■ **SOURCE PASSAGE**:
────────────────────
That sounds weird, but OK. So, an optomechanical mode is some combination of light doing one thing, and the mirror moving back and forth at some frequency? Exactly.
So, what does “dark” mean? It means that this particular mode doesn’t couple to the light.
Wait, what? It means that the mode they’re talking about doesn’t affect the light field, and vice versa. It’s a “dark mode” because when the system is in that mode, it doesn’t absorb energy from the light, or lose energy from the motion into the light field.
That doesn’t make any sense at all. Yes, it does. It’s just kind of a subtle point, and easier to explain when you’re talking about atoms than a moving mirror. Let’s look at the figure that’s the “featured image” for this post, which I will reproduce below for the benefit of people reading via RSS:
This is an abstract representation of an atom interacting with light to produce a dark state. On the left, we have the simplest toy model you can imagine, an atom with only two energy states, represented by the horizontal lines. This atom starts out in the lowest energy state (the “ground state”), and interacts with a laser tuned to exactly the right frequency, represented by the red arrow, which moves the atom from the lowest energy state to the upper (excited) state.
And once it’s there, it can return to the ground state by emitting a photon, which is the squiggly blue line, right? Exactly. The different color, by the way, is just to emphasize that it’s a different mechanism– both photons have the same color. For a two-level system, the atom can absorb a photon and go up, and it can emit a photon and come back down, and that’s it.
So where’s the dark stuff? Dark state. To get a dark state, you need a more complicated system, but as a famous misquote of Bill Phillips says, “there are no two-level atoms, and sodium is not one of them.” Real atoms have lots of energy states, and the right side of the figure shows another possible arrangement, with two low-energy states having almost exactly the same energy.
────────────────────
■ **INFORMATION PROVIDED**:
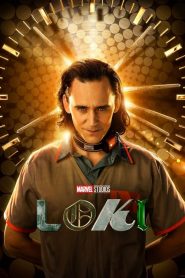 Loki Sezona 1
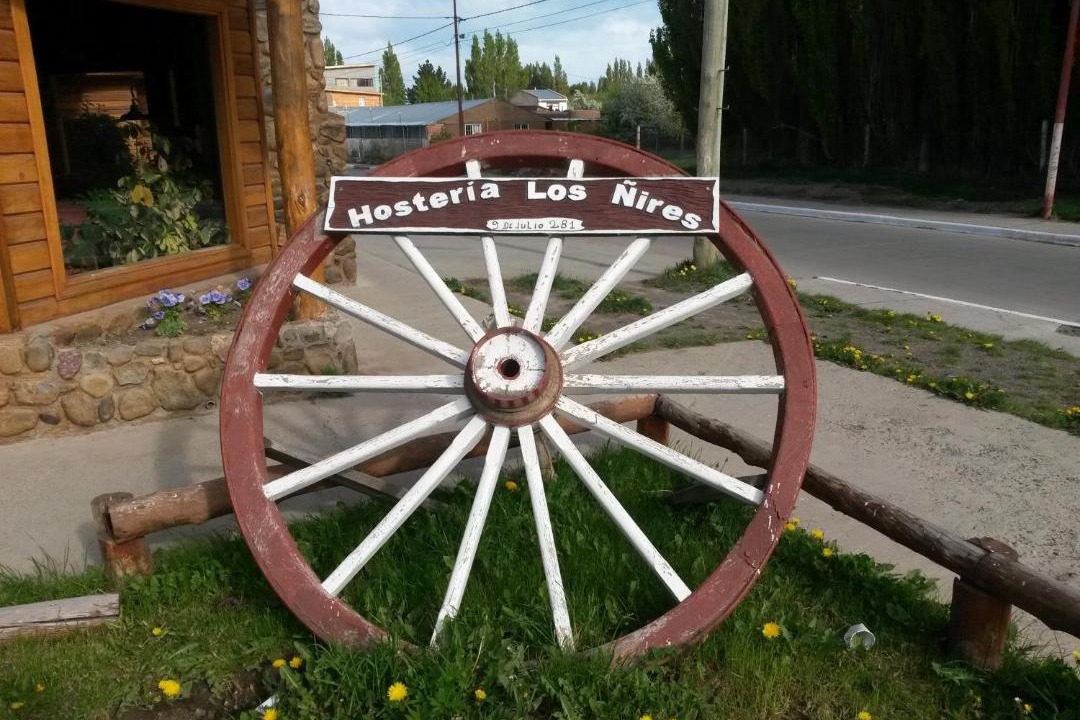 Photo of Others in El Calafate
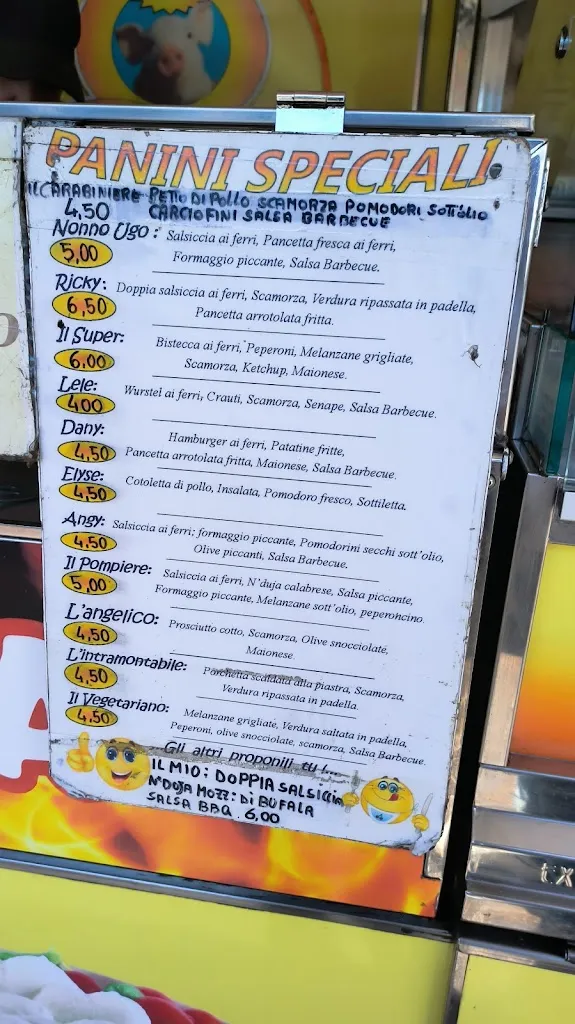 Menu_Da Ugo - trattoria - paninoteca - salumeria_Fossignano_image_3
────────────────────
■ **YOUR TASKS**:
1. From the passage on dark states, repeat word for word the portion starting with "Wait, what? It" and going on through "the light field.".
2. Carry the explanation of optomechanical dark modes forward, writing the next part that follows its final sentence.

■ **ANSWERS BY ITEM NUMBER**:
1.
Wait, what? It means that the mode they’re talking about doesn’t affect the light field, and vice versa. It’s a “dark mode” because when the system is in that mode, it doesn’t absorb energy from the light, or lose energy from the motion into the light field.

2.
That can happen? Sure, there are lots of states in real atoms that have the same or almost the same energy. They’re called “degenerate states” for some reason.
Is this the place where you make a joke about Erwin Schrödinger shacking up with two different women at the same time? If you like, sure, but I think you already covered that.
Right, then, moving along. What do these degenerate states do? Well, in the three-level system, the atom in the excited state has options. When it decays, it can go back to the same state it started in, or–
Or it can go into the other state. Right. So there are two options. Actualy, there are more options than that. It can decay to either of the two lower states, or into a superposition of both at the same time. And there are all sorts of superpositions possible.
So… It emits two photons at once? No, just one, but it ends up spread between the two ground states, rather than definitely in one or the other. The two states have nearly the same energy, so that’s not a problem, and while they would generally require different polarizations of light, that’s not a problem either (one right-hand-circular, the other left-hand-circular, say), because a photon in a superposition of two polarization states is just a photon with some other definite polarization (an equal superposition of both circular polarizations, for example, is just a linear polarization at some angle).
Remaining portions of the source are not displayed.